BROOKE NELSON: The stories kind of run the gamut. And I tried to, I mean, you know, I got the stories by just asking women and of course, these are from my pool of women that I know, because that's, that's what we can get. And so I kind of knew a lot of their stories, and I just asked them to submit it.

And so I have a lot of people struggling with fertility and struggling with pregnancy, there's child loss, and issues with high risk pregnancies, postpartum depression, breastfeeding issues, kind of anything that you would experience if you either want children or can't have them. I think this kind of fulfills a lot of those issues.

TIM SHELLEY: For a woman, a mother, or maybe an expectant mother, or somebody picking up this book to read it, what do you hope to take away from it or get from it?

BROOKE NELSON: I think the goal would be to give a new mother or a pregnant mother, just a bigger picture of what possibly they could expect. And that can be from simple joys, to terrible tragedies. And it just really, I think it would be eye opening for somebody to read this, that maybe doesn't really have an idea or somebody who's just had a baby to feel that connection and not feel alone.

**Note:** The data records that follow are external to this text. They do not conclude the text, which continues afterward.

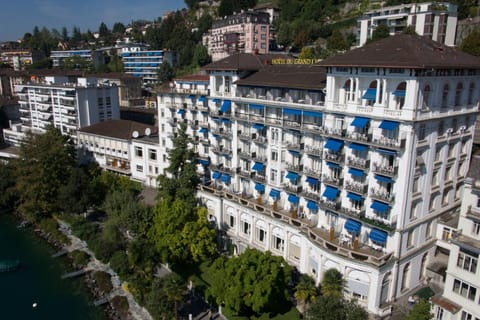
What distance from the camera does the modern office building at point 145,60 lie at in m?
169

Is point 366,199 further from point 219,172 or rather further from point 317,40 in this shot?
point 317,40

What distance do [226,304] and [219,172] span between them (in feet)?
81.0

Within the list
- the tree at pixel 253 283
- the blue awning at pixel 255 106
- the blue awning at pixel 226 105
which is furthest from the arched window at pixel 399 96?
the blue awning at pixel 226 105

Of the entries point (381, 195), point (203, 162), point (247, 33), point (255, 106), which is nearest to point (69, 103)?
point (203, 162)

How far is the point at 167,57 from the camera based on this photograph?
168 m

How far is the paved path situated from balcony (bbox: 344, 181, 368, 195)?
2820 cm

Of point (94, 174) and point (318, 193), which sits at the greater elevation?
point (318, 193)

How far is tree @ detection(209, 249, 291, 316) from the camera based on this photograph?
37438mm

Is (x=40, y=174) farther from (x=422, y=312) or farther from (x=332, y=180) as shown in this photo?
(x=422, y=312)

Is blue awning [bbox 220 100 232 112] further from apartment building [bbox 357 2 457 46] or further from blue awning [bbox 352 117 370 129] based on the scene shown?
apartment building [bbox 357 2 457 46]

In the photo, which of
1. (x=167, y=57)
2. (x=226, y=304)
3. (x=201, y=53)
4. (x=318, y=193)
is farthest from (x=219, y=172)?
(x=167, y=57)

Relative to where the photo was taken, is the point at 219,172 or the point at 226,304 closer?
the point at 226,304

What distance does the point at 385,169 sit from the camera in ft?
127

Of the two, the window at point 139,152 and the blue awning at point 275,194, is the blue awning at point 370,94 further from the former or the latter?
the window at point 139,152
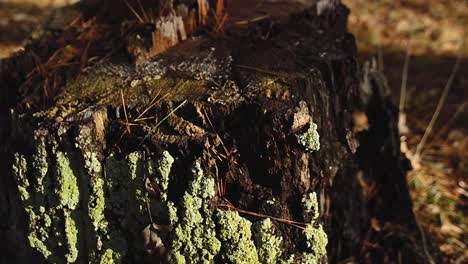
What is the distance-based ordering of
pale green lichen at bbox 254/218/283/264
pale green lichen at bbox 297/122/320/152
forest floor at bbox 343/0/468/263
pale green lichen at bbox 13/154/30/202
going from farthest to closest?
forest floor at bbox 343/0/468/263 < pale green lichen at bbox 13/154/30/202 < pale green lichen at bbox 254/218/283/264 < pale green lichen at bbox 297/122/320/152

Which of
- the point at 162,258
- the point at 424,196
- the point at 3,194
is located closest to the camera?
the point at 162,258

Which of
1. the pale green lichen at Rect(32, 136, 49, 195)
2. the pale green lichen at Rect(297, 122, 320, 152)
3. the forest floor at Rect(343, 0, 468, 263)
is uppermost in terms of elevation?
the pale green lichen at Rect(297, 122, 320, 152)

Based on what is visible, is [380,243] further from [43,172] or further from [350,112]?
[43,172]

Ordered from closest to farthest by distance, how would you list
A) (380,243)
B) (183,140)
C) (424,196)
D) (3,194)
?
(183,140) < (3,194) < (380,243) < (424,196)

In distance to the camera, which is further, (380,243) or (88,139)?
(380,243)

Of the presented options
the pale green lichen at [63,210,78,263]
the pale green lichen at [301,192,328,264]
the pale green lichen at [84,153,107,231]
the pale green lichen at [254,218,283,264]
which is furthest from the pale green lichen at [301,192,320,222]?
the pale green lichen at [63,210,78,263]

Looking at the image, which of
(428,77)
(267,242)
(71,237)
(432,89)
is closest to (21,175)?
(71,237)

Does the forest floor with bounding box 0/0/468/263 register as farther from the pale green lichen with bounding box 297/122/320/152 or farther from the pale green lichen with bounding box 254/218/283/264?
the pale green lichen with bounding box 297/122/320/152

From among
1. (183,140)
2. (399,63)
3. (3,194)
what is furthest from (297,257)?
(399,63)
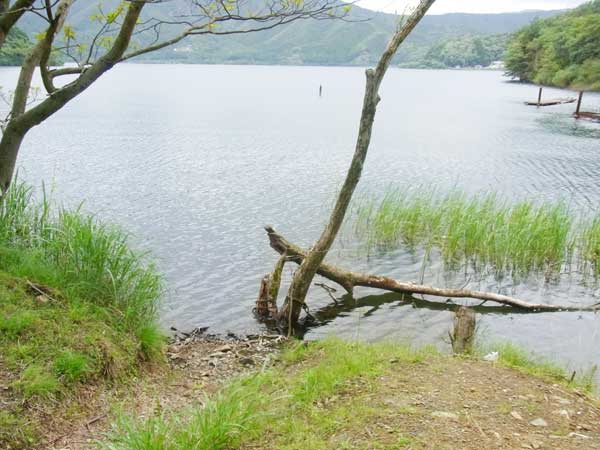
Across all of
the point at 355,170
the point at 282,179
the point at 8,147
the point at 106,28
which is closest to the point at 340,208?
the point at 355,170

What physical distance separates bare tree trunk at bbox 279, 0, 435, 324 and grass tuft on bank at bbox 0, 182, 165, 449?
2.54m

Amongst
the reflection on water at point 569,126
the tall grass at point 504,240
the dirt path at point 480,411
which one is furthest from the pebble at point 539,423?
the reflection on water at point 569,126

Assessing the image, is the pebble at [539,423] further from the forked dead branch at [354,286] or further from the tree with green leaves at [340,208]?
the forked dead branch at [354,286]

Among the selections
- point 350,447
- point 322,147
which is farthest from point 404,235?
point 322,147

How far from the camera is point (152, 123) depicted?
38.0 m

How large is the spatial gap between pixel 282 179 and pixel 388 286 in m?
12.2

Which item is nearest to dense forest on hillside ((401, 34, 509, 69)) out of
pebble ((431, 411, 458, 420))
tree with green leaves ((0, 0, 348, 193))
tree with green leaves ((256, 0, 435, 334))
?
tree with green leaves ((256, 0, 435, 334))

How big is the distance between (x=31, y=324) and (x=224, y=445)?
8.26 ft

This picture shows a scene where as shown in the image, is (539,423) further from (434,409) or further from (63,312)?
(63,312)

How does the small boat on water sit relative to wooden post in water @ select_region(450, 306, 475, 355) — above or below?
above

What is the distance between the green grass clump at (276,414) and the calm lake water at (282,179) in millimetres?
3279

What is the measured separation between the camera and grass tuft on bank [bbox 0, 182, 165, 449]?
5238 mm

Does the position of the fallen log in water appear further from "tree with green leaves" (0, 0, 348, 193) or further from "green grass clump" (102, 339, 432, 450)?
"tree with green leaves" (0, 0, 348, 193)

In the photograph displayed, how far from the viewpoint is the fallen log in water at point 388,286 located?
10.2 metres
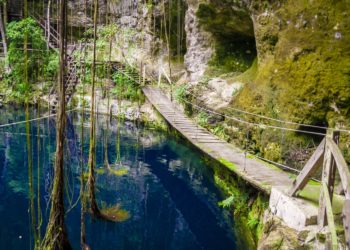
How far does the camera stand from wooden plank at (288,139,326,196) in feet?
10.6

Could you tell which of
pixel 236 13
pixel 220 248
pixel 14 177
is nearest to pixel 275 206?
pixel 220 248

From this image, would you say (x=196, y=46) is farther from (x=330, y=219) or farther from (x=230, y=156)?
(x=330, y=219)

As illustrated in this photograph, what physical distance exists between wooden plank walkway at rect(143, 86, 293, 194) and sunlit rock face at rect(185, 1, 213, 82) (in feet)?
5.77

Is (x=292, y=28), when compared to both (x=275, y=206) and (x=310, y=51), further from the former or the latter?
(x=275, y=206)

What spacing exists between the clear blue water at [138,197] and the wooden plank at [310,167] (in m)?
1.81

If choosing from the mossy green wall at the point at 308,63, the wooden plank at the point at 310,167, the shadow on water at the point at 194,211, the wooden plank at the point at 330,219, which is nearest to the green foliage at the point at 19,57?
the shadow on water at the point at 194,211

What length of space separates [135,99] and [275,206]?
11201 millimetres

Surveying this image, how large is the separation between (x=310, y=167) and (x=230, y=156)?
298 centimetres

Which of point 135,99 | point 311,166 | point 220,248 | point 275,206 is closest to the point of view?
point 311,166

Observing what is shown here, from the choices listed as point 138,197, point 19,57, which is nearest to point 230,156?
point 138,197

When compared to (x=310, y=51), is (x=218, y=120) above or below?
below

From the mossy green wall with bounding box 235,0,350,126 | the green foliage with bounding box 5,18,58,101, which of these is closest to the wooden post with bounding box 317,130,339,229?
the mossy green wall with bounding box 235,0,350,126

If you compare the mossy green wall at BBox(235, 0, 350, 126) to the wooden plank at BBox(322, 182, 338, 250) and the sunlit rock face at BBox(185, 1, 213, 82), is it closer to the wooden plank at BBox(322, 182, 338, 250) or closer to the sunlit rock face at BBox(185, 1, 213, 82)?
the wooden plank at BBox(322, 182, 338, 250)

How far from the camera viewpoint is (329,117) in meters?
4.97
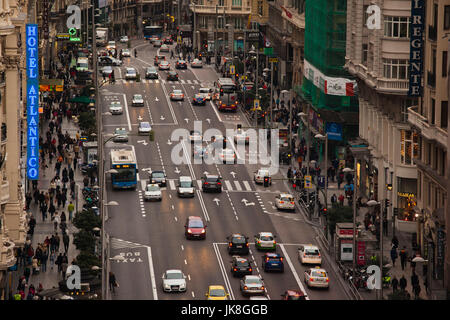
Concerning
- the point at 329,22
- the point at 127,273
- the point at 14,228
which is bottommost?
the point at 127,273

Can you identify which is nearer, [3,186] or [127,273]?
[3,186]

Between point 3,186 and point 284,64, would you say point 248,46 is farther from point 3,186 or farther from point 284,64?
point 3,186

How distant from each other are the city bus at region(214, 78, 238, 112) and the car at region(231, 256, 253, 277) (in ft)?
208

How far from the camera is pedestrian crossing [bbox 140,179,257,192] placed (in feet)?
346

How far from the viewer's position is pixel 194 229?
8812 centimetres

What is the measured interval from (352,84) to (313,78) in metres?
11.8

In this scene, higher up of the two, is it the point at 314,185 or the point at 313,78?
the point at 313,78

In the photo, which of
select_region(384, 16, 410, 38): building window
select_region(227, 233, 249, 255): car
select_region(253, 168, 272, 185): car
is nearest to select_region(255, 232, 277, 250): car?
select_region(227, 233, 249, 255): car

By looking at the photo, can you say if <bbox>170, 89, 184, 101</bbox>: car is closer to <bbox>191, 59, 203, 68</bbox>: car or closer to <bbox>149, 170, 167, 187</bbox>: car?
<bbox>191, 59, 203, 68</bbox>: car

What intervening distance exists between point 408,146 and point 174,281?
2649 cm

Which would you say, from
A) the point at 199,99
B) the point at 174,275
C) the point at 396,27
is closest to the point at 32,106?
the point at 174,275

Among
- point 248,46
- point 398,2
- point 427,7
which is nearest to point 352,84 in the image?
point 398,2

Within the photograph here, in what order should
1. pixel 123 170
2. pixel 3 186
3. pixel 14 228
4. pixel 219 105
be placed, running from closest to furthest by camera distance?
pixel 3 186, pixel 14 228, pixel 123 170, pixel 219 105

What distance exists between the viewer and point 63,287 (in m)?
69.8
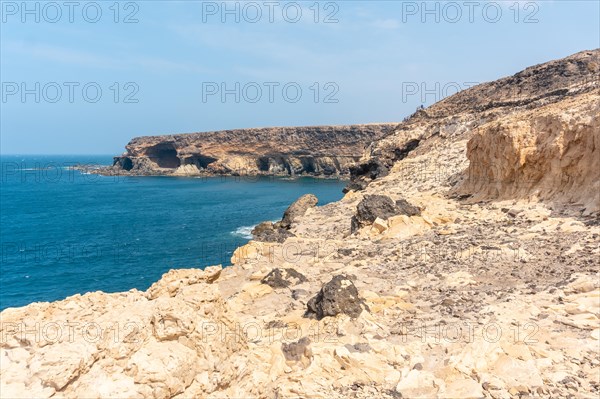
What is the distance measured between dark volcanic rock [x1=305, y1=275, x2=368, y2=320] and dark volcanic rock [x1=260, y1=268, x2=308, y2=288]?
2.62 m

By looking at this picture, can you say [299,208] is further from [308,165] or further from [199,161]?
[199,161]

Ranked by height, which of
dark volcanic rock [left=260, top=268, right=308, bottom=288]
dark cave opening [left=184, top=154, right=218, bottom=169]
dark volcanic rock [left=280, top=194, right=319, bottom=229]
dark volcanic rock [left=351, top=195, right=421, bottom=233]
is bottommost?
dark volcanic rock [left=260, top=268, right=308, bottom=288]

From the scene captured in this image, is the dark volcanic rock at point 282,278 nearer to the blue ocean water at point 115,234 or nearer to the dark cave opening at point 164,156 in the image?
the blue ocean water at point 115,234

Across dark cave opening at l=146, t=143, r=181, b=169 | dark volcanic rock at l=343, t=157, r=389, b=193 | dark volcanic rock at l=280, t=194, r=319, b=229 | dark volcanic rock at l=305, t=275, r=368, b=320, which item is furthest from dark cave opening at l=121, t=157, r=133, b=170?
dark volcanic rock at l=305, t=275, r=368, b=320

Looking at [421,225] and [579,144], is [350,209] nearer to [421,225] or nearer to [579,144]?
[421,225]

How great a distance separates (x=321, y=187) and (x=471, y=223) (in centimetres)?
6491

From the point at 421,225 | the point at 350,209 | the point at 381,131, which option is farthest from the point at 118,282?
the point at 381,131

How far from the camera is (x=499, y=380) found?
20.0ft

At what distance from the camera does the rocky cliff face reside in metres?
106

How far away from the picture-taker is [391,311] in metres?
9.55

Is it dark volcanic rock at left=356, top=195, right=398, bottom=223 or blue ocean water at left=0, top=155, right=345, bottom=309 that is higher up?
dark volcanic rock at left=356, top=195, right=398, bottom=223

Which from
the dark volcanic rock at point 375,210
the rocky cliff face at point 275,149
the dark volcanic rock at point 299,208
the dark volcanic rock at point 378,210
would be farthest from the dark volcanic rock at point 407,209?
the rocky cliff face at point 275,149

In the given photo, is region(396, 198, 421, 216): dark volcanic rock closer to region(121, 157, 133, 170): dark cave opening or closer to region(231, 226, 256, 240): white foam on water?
region(231, 226, 256, 240): white foam on water

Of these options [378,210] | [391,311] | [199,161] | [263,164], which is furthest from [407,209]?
[199,161]
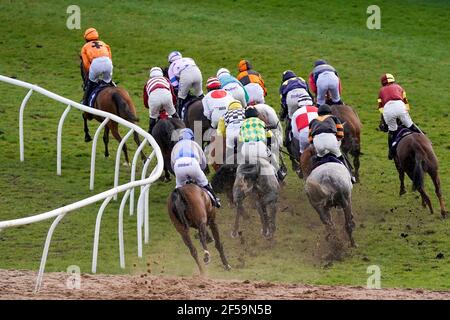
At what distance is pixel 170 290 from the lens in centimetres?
1119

A lot of the women that were going through these things just repeatedly said to me, or wrote in their essays, 'I just felt so alone.' And of course, they're not. There's millions of women going through the same things all the time. You know, they just don't know about [them].

TIM SHELLEY: Would you hope that maybe a woman reading this might say, it's okay for me to share my story, as well as make them more comfortable doing that themselves and help make these conversations easier?

BROOKE NELSON: Oh my gosh, yes, that is the ultimate goal. But the whole goal of this was to create the space for women to be honest and create the notion that that honesty is not only really cathartic, but also extremely important not just for, you know ourselves going through it but you know, our future children and and future mothers to know that this is important to be talked about because suffering alone is terrible for everybody involved, including your children.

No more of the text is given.